═════ Extrait fourni
"Il n'y aura plus de transfert obligatoire", telle était l'annonce faite le 9 octobre 2024 par le Premier Ministre devant un parterre sénatorial galvanisé à l'idée de voir (enfin) ses doléances prises en compte en ce qui concerne le transfert obligatoire aux communautés de communes des compétences eau potable et assainissement

Pour rappel, la loi n°2015-991 du 7 août 2015, dite "loi NOTRe", avait initié une restructuration des compétences relatives au cycle de l'eau jusqu'alors prises en charge par les communes et les syndicats de communes auxquels tout ou partie de ces compétences avait été transféré. Les compétences eau potable et assainissement devaient ainsi entrer dans le champs des compétences obligatoires des communautés de communes à compter du 1er janvier 2020.

De premiers aménagements de calendrier avaient été apportés par la loi n°2018-702 du 3 août 2018, dite loi "Ferrand-Fesneau". En effet, l'article 1er de la loi du 3 août 2018 avait offert la possibilité, pour les communes membres d'une communauté de communes, d'opter pour un report au 1er janvier 2026 du transfert obligatoire des compétences eau potable et assainissement. Ce report était soumis à une double condition de majorité et de délai puisque la loi imposait qu'au moins 25% des communes membres représentant au moins 20% de la population communautaire s’oppose au transfert avant le 1er juillet 2019. Cette échéance du 1er juillet 2019 avait ensuite était reportée au 31 décembre de la même année par la loi n°2019-1461 du 27 décembre 2019, aussi dénommée "loi Engagement et Proximité", cela afin de prendre en compte les délibérations intervenues au cours du second trimestre 2019. 

La loi n°2022-217 du 21 février 2022, dite « loi 3DS », avait quant à elle introduit un mécanisme de concertation à l’attention des communautés de communes et de leurs membres au cours de l’année précédant le transfert obligatoire des compétences.

Plusieurs propositions de loi étaient intervenues afin de mettre un terme au transfert obligatoire, cela notamment avec la proposition n°75 du 20 octobre 2020 visant à supprimer le transfert en 2026 de l’eau et de l’assainissement aux communautés de communes. Ces propositions étaient toutefois restées lettre morte. Du moins jusqu’à la l’adoption le 17 octobre dernier par le Sénart de la proposition de loi n°556 du 29 avril 2024 portée par le sénateur Jean-Michel Arnaud.

Le texte, désormais transmis pour examen à l’Assemblée Nationale, comporte plusieurs évolutions marquantes s’inscrivant dans la lignée des annonces du Premier Ministre.
══════════
* Consignes de l'exercice
- A) Extrayez de l'extrait sur le transfert des compétences eau et assainissement le passage qui commence par les mots contenant "Plusieurs propositions de" et se termine par "sénateur Jean-Michel Arnaud.".
- B) D'après l'extrait sur le transfert des compétences eau et assainissement, à quelle date la loi « Ferrand-Fesneau » permettait-elle de reporter le transfert obligatoire de ces compétences ?
═════ Données fournies
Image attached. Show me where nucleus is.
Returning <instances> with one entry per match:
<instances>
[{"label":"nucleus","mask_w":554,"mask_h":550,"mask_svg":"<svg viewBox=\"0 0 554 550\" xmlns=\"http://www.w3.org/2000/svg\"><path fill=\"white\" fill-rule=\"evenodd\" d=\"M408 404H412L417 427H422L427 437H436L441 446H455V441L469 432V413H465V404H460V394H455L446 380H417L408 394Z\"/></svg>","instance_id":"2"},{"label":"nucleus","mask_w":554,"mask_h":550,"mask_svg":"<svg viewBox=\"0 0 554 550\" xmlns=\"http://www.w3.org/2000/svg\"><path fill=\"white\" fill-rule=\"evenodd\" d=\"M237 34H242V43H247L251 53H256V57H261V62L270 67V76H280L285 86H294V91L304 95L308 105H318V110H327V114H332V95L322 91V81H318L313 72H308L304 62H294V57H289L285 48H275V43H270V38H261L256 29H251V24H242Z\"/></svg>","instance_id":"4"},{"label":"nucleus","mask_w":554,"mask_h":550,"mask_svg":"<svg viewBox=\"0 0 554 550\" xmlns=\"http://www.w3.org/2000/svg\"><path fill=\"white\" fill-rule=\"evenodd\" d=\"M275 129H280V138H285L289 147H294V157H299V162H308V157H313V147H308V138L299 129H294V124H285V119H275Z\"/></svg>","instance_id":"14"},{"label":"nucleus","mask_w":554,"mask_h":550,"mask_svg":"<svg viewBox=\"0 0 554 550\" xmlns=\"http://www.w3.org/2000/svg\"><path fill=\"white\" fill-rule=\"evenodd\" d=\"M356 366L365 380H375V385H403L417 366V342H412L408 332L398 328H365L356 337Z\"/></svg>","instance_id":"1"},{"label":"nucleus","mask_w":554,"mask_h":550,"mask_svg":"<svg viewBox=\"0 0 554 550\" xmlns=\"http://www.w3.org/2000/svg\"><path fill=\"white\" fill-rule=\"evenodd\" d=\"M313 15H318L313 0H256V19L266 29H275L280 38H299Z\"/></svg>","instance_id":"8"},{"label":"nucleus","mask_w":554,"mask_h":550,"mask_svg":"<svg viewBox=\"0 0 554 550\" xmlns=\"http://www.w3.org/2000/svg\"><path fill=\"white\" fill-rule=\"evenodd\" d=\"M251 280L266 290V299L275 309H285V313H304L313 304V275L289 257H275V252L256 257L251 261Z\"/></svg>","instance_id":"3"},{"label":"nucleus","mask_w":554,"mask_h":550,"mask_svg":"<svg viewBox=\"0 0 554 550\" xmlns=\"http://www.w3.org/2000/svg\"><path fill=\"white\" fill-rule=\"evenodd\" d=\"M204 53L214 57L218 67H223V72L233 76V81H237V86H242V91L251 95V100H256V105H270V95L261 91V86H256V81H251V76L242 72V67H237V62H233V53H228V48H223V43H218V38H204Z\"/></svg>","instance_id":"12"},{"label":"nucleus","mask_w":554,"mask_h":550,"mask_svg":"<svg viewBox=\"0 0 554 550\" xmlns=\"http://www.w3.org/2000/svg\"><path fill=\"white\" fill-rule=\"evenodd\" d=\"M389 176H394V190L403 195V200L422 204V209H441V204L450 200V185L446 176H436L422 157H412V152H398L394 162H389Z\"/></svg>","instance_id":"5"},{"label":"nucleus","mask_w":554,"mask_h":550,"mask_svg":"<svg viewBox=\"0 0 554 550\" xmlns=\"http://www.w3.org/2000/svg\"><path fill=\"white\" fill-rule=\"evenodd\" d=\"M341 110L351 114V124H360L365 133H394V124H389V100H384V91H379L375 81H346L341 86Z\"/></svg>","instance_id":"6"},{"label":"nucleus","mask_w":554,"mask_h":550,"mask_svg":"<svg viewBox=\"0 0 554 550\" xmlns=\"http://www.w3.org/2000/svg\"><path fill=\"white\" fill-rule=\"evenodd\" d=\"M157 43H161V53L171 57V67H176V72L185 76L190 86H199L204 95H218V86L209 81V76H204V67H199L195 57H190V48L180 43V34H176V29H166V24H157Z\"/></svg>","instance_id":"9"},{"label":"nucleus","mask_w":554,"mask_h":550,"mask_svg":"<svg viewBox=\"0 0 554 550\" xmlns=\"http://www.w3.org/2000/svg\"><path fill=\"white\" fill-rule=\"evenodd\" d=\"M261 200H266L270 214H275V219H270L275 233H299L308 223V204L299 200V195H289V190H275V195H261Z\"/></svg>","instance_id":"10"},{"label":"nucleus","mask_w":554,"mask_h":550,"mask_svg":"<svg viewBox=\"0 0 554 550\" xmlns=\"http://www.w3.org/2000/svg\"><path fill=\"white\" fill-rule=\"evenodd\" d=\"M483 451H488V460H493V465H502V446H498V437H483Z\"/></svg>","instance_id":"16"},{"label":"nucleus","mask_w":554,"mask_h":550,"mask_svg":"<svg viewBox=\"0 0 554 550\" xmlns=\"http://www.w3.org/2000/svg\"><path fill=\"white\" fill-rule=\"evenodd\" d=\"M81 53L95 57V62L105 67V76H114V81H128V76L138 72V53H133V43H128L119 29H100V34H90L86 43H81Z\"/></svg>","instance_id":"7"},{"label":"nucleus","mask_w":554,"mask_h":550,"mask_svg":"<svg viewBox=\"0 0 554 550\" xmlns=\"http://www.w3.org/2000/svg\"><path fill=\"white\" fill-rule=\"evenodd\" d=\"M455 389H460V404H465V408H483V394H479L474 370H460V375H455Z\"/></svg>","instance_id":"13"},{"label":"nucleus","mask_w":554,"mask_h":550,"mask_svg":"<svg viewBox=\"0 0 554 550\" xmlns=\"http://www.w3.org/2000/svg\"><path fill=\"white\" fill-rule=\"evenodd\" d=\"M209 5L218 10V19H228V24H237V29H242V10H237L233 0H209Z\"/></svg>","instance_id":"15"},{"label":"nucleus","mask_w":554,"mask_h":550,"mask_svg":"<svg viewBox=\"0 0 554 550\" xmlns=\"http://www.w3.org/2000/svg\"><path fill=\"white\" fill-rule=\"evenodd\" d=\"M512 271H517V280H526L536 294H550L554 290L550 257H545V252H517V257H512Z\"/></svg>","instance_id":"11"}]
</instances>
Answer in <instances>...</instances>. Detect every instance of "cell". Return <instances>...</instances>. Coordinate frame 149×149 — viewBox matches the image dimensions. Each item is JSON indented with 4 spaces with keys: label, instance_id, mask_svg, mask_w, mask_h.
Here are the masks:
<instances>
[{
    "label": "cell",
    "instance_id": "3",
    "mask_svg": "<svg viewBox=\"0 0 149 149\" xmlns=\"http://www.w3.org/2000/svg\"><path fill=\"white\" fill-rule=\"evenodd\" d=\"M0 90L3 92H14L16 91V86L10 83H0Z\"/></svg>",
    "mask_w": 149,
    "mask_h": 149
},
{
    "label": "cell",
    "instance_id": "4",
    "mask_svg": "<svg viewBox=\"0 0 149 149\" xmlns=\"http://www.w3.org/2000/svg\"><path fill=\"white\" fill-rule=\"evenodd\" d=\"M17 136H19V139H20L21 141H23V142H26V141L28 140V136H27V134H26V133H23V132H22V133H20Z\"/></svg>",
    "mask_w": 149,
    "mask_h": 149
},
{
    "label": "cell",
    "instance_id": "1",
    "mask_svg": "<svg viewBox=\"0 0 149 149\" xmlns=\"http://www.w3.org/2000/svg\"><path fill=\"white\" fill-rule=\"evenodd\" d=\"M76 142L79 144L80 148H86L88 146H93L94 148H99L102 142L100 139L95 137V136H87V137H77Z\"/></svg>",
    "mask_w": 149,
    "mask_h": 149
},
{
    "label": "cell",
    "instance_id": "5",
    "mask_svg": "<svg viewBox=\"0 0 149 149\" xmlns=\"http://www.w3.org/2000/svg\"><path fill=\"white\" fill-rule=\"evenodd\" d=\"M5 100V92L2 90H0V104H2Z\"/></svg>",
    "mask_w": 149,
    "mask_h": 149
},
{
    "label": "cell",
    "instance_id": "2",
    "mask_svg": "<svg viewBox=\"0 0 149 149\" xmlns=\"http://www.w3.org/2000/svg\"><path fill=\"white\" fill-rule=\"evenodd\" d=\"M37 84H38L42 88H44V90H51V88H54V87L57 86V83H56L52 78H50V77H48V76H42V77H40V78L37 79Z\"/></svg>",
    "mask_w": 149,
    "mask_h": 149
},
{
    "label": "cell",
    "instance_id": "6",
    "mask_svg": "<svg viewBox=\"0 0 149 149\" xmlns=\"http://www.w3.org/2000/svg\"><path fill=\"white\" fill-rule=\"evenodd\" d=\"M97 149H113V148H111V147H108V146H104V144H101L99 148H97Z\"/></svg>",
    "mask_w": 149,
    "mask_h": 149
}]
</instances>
══════════
* Réponses fournies
- A)
Plusieurs propositions de loi étaient intervenues afin de mettre un terme au transfert obligatoire, cela notamment avec la proposition n°75 du 20 octobre 2020 visant à supprimer le transfert en 2026 de l’eau et de l’assainissement aux communautés de communes. Ces propositions étaient toutefois restées lettre morte. Du moins jusqu’à la l’adoption le 17 octobre dernier par le Sénart de la proposition de loi n°556 du 29 avril 2024 portée par le sénateur Jean-Michel Arnaud.

- B) Au 1er janvier 2026.